Besh was walking alongside the cart. Most of the time, he rode in it, resting his aging legs. But he'd been cold today, and he felt restless. Sirj walked a short distance ahead, leading Lici's white nag.
"I have to stop," Lici said again.
"Why?" Besh asked wearily. It wasn't yet midday, and already they had stopped twice since breakfast.
She smiled at him shyly, her expression that of a little girl, though with her wizened face and long white hair, the effect was ghoulish. "You know," she said, sounding coy.
The old man sighed. "She wants to stop again," he called to Sirj.
Sirj halted and ran a hand over his face, looking as frustrated as Besh felt. But he simply shrugged and said, "All right."
Lici scrambled down off the cart and started off toward a cluster of grey boulders.
"Just do what you have to do and come straight back," Besh called after her.
She glared at him over her shoulder, but said nothing.
It had been so long since last they saw the sun or the moons that Besh found it difficult to keep track of the days. One seemed just like the last, and since Besh couldn't see the moons to mark their progress through their cycles, he was reduced to guessing what day it might be. But if he was right, this was the fourteenth day of the waxing. Tonight, both moons would be full, and tomorrow would begin the waning. They were halfway through the Hunter's Moon, and they'd found nothing.
Besh could hear Lici speaking, her voice rising and falling as if she were arguing some point or chastising herself. Sirj walked back to where he was standing and shook his head.

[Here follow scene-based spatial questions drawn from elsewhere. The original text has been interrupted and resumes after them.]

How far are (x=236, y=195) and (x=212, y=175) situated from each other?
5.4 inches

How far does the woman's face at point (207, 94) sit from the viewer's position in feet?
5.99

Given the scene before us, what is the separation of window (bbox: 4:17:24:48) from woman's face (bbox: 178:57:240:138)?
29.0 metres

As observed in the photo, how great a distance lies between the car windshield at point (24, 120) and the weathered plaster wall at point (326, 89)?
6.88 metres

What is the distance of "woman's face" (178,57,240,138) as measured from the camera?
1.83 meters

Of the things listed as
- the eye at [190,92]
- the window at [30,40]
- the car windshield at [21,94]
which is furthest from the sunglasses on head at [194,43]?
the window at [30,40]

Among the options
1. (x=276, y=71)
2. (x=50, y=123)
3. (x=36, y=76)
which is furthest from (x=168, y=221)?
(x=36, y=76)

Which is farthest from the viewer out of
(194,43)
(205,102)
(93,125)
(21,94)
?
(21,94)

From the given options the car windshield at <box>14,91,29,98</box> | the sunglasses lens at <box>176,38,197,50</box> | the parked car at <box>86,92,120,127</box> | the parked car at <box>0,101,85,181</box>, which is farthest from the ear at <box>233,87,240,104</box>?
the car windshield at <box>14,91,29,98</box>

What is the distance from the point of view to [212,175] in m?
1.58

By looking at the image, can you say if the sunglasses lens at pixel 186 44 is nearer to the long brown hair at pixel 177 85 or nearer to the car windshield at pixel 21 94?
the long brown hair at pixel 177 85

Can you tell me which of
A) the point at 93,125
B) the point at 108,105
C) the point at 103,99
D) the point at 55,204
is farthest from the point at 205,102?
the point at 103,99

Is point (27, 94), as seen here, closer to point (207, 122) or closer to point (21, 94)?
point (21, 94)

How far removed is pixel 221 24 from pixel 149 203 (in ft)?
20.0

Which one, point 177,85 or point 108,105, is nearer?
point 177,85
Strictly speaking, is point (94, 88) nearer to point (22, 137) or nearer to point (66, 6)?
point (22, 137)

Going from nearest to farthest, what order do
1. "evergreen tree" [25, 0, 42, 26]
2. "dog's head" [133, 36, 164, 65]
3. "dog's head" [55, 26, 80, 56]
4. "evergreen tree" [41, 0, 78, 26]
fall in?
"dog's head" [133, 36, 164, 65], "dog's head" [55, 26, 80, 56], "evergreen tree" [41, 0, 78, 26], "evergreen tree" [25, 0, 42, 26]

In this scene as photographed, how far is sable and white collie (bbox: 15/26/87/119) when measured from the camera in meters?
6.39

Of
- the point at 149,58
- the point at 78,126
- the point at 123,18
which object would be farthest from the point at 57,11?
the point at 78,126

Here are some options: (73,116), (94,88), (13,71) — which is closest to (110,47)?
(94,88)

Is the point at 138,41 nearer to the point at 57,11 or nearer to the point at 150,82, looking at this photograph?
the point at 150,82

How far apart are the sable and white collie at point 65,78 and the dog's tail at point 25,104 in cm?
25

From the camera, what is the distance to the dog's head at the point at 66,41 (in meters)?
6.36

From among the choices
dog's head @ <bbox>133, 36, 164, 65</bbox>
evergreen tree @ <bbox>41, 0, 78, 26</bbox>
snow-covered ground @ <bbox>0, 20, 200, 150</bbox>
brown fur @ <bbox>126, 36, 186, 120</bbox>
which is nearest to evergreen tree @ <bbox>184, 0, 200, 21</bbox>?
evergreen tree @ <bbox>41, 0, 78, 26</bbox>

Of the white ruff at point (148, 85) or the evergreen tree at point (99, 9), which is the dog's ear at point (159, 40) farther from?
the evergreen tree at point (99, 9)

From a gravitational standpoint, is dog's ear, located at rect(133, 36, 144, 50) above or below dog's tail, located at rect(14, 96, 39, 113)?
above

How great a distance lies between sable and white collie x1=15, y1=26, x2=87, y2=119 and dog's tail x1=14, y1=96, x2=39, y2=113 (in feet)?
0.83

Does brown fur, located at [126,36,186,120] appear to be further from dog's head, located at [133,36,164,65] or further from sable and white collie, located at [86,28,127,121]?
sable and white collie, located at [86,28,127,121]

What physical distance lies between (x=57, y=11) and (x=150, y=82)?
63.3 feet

"She's going to run off again," he said.
"I know. But I can't very well tell her that she's not allowed to relieve herself, can I?"

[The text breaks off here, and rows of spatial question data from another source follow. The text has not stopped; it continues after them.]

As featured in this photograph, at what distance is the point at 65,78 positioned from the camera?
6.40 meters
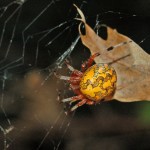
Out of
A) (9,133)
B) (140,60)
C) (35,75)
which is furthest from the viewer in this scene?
(35,75)

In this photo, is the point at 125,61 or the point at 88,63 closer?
the point at 125,61

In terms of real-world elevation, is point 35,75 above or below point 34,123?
above

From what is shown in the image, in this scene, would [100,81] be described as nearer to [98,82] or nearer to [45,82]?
[98,82]

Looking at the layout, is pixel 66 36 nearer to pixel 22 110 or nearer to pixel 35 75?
pixel 35 75

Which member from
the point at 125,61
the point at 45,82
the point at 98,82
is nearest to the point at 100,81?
the point at 98,82

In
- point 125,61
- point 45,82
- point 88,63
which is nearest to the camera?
point 125,61

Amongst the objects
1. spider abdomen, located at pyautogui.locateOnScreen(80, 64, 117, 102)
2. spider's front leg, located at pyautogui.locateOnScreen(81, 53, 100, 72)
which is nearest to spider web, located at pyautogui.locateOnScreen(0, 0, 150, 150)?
spider's front leg, located at pyautogui.locateOnScreen(81, 53, 100, 72)

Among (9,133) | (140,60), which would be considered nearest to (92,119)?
(9,133)
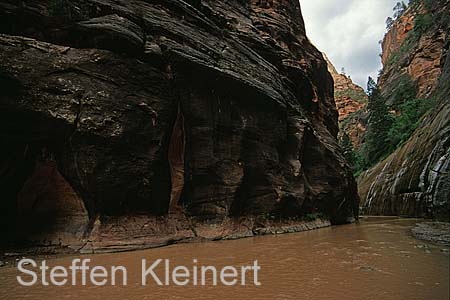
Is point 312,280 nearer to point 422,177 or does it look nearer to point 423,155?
point 422,177

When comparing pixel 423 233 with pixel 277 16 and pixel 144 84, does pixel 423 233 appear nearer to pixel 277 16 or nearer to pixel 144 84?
pixel 144 84

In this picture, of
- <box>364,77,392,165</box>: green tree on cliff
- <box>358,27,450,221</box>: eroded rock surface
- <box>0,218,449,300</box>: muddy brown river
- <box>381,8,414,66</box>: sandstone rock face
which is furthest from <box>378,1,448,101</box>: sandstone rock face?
<box>0,218,449,300</box>: muddy brown river

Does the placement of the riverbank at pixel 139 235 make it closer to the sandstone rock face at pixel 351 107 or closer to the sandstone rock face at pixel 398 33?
the sandstone rock face at pixel 351 107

"I know it doesn't seem right," Sirj said, not even looking at him. "But that's what you think I should do."
"It's what we should do," Sirj said. "But yes, that's what I think."
"You're probably right. Next time then."
Sirj nodded.
"In the meantime," Besh said, "how do we get her back in the cart?" Lici stepped out from among the boulders, her eyes bright and alert, like those of a wildcat.

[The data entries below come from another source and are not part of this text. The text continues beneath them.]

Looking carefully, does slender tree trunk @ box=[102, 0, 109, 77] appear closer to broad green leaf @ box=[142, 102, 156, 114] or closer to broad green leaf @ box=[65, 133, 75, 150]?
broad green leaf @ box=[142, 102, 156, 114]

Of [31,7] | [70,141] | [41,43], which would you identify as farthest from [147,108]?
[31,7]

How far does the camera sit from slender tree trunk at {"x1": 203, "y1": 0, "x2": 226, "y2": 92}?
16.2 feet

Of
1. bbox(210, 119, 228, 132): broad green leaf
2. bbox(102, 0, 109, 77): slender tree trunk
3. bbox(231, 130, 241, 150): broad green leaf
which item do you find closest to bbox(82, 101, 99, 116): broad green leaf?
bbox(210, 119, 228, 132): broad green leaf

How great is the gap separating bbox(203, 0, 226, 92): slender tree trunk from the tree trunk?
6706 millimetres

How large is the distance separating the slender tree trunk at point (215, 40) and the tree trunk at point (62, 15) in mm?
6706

"Come along, Lici," Besh called to the woman. "We have a long way to go today."
She grinned and began to back away, as if daring them to come after her.
"Lici!" Besh said, warning her with a tone he usually reserved for his grandchildren.
She laughed, turned, and started to run. For an old woman, at times she could be surprisingly nimble.
"Damn!" Sirj said, starting after her.
Besh followed, though he was probably slower than both of them. As they ran, he saw that Lici was scratching at her hand; picking at it actually. She's trying to draw blood!
"She's drawing on her magic!" he shouted to Sirj.
He heard the woman mumble something, a spell no doubt. An instant later, just as Sirj was pulling his own blade free, probably to conjure a spell of his own, she stopped and spun around thrusting out her hands. Bright golden flames leaped from her fingers, catching Sirj full in the chest and knocking him backward and to the ground.
Somehow Besh had his knife in his hand; he didn't remember pulling it free. He dragged it across the back of his hand and bent to pick up a handful of dirt. Mixing the dirt and the blood from his hand in his palm, he chanted the first spell that came to mind. "Blood to earth," he said. "Life to power, power to thought, earth to stone!"
With these last words he flung the dark crimson mud from his hand. Instantly the mud turned to a fist-sized rock that flew at Lici with unnatural speed. It struck her in the back of the head and she fell heavily to the ground.
She was old enough that such a blow might well have killed her, but at that moment Besh didn't care. He rushed to Sirj's side with hardly a glance at the woman.
The younger man had managed to extinguish the flames that had engulfed his overshirt and he lay on his back, panting, his eyes closed. His clothes were blackened and still smoking. He had burns on his face and hands, and probably elsewhere on his body.